▶ _DATASET SECTION_:
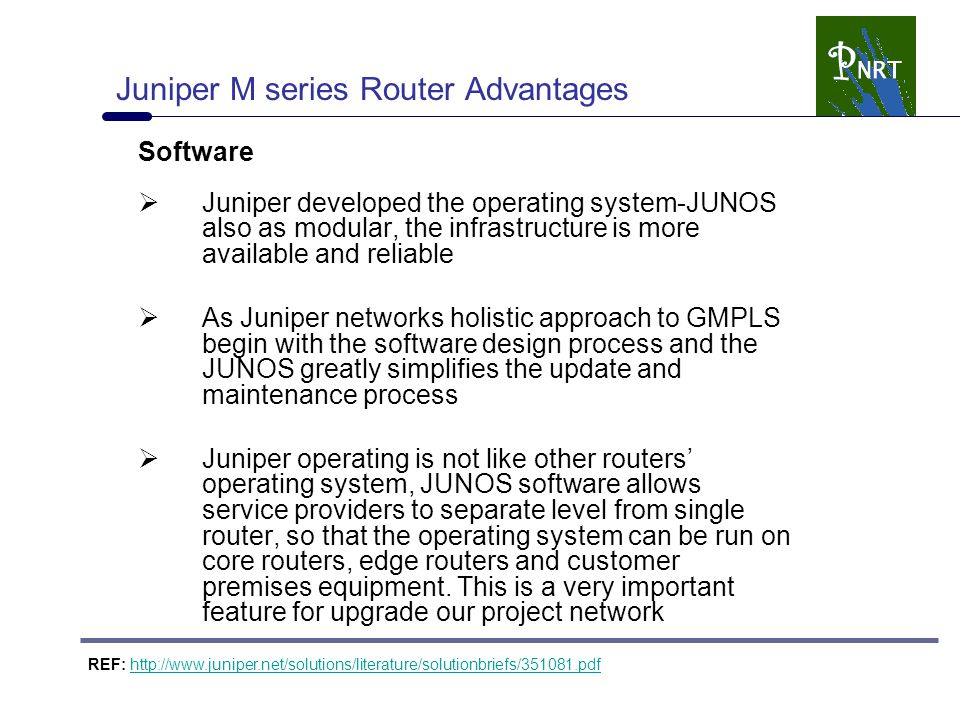 Juniper M series Router Advantages Software  Juniper developed the operating system-JUNOS also as modular, the infrastructure is more available and reliable  As Juniper networks holistic approach to GMPLS begin with the software design process and the JUNOS greatly simplifies the update and maintenance process  Juniper operating is not like other routers' operating system, JUNOS software allows service providers to separate level from single router, so that the operating system can be run on core routers, edge routers and customer premises equipment.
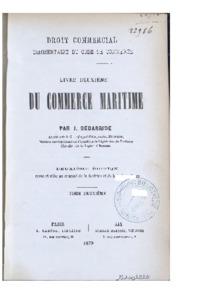 Droit commercial. Commentaire du code de commerce. Livre deuxième, Du commerce maritime, 2e édition revue et mise au courant de la doctrine et de la jurisprudence
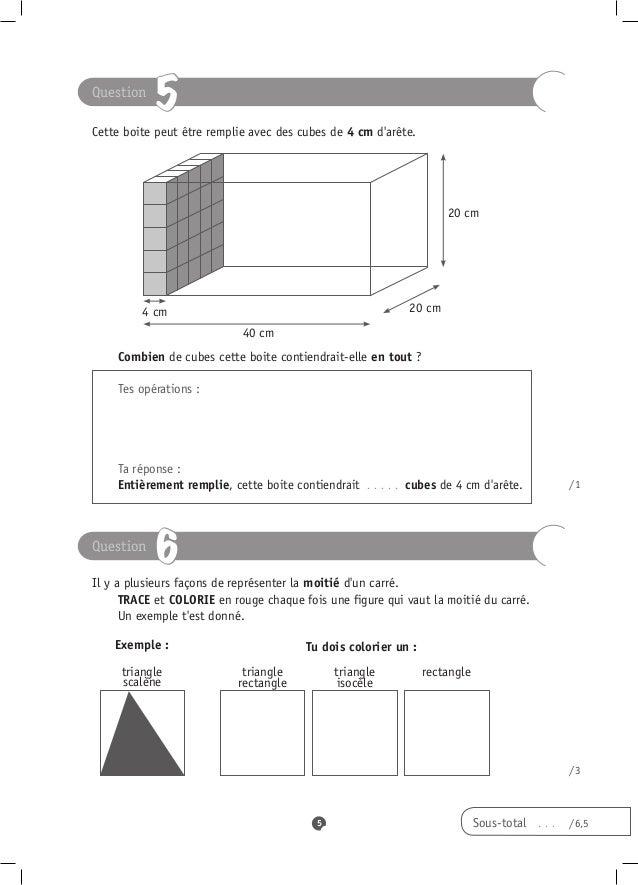 Question           5Cette boite peut être remplie avec des cubes de 4 cm darête.                                          ...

▶ _WORK INSTRUCTIONS_:
Recreate the listing above word for word, dropping each picture it contains.

▶ _TASK ANSWER_:
 Juniper M series Router Advantages Software  Juniper developed the operating system-JUNOS also as modular, the infrastructure is more available and reliable  As Juniper networks holistic approach to GMPLS begin with the software design process and the JUNOS greatly simplifies the update and maintenance process  Juniper operating is not like other routers' operating system, JUNOS software allows service providers to separate level from single router, so that the operating system can be run on core routers, edge routers and customer premises equipment.
 Droit commercial. Commentaire du code de commerce. Livre deuxième, Du commerce maritime, 2e édition revue et mise au courant de la doctrine et de la jurisprudence
 Question           5Cette boite peut être remplie avec des cubes de 4 cm darête.                                          ...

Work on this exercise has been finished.